Emory is launching an Antibiotic Resistance Center as a means of identifying and consolidating expertise on an issue of increasing urgency and concern.
Antibiotic resistance is so challenging that it must be addressed by an "all hands on deck" approach, says infectious disease researcher David Weiss, who directs the center. "While we're not at the point where doctors treating the average bacterial infection have no options, that is the case in a growing number of instances."
A comprehensive approach means that microbiologists will probe mechanisms of resistance, chemists will search for new antibiotics, and microbiologists and pathologists will refine methods for detecting dangerous bacteria.
At the same time, clinicians and public health experts will consider how to nudge physicians into better antibiotic stewardship, how to organize expanded surveillance, and how to better organize health care programs and systems to avoid infections in the first place.

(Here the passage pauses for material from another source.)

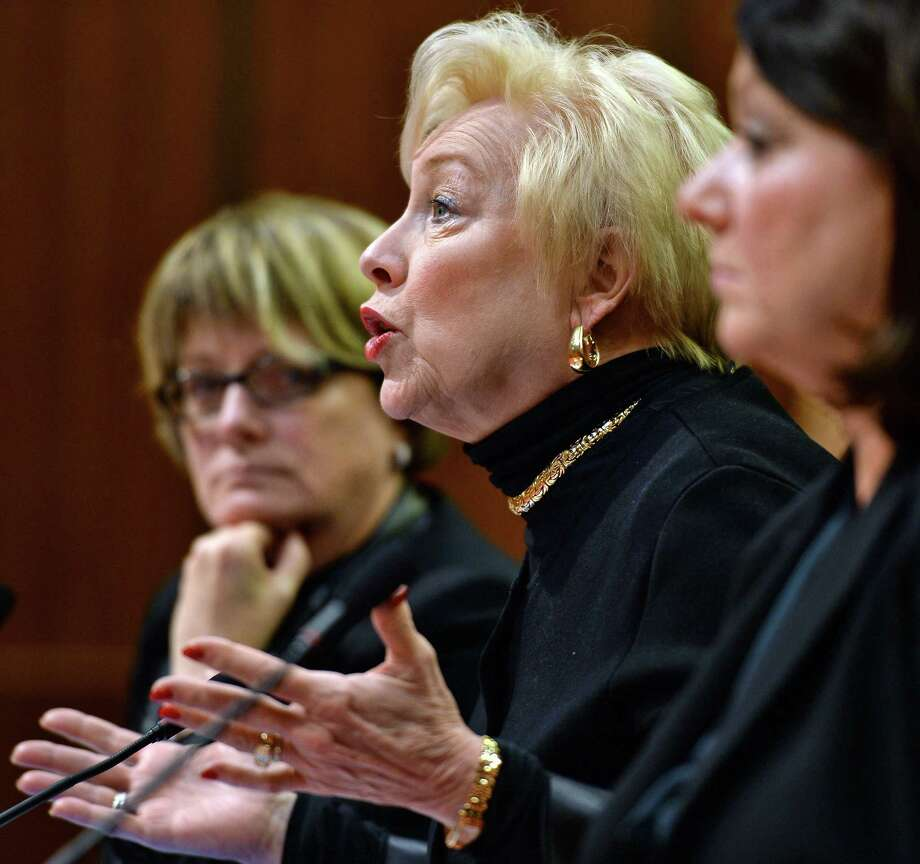 State University of New York Chancellor Nancy L. Zimpher, center, provides testimony as the Assembly holds a hearing on rising costs of higher education and student loan debt at the Legislative Office Building on Wednesday, Nov. 30, 2016, in Albany, N.Y.  (John Carl D'Annibale / Times Union) Photo: John Carl D'Annibale / 20039006A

Accordingly, the center's faculty represent a wide range of expertise: ethnobotany structural biology, carbohydrate biochemistry, epidemiology, pharmacology, microbiology, pathology, cardiology, infectious disease, global health, pediatrics, and physics, among others. The center takes advantage of research and clinical strengths in immunology and infectious disease as well as already-existing leadership in antibiotic resistance.
David Weiss, Director, Antibiotic Resistance Center
Weiss sees the center's role as facilitating interactions. "We are trying to unite experts from diverse disciplines, especially researchers and clinicians," he says, adding that the center plans to engage in targeted "matchmaking" in an effort to jump-start preparation of interdisciplinary grant proposals in promising areas.
"We want to be open to the unexpected," says Weiss. As an example, he cites a collaboration between his laboratory and pathologist Eileen Burd, director of clinical microbiology at Emory University Hospital. Together, Burd and Weiss's lab identified a strain of Enterobacter that is "heteroresistant" to the last-resort antibiotic colistin, meaning that a stealthy subpopulation is resistant.
"We are now demonstrating the relevance of these resistant subpopulations during infection, an area that we would not even be investigating without this interdisciplinary collaboration," he says.
Finally, center faculty also are playing an important role in training others who will work in antibiotic resistance—for example, PhD students in the Antimicrobial Resistance and Therapeutic Discovery Training Program, led by William Shafer, and physicians in the Infectious Diseases Fellowship Training Program.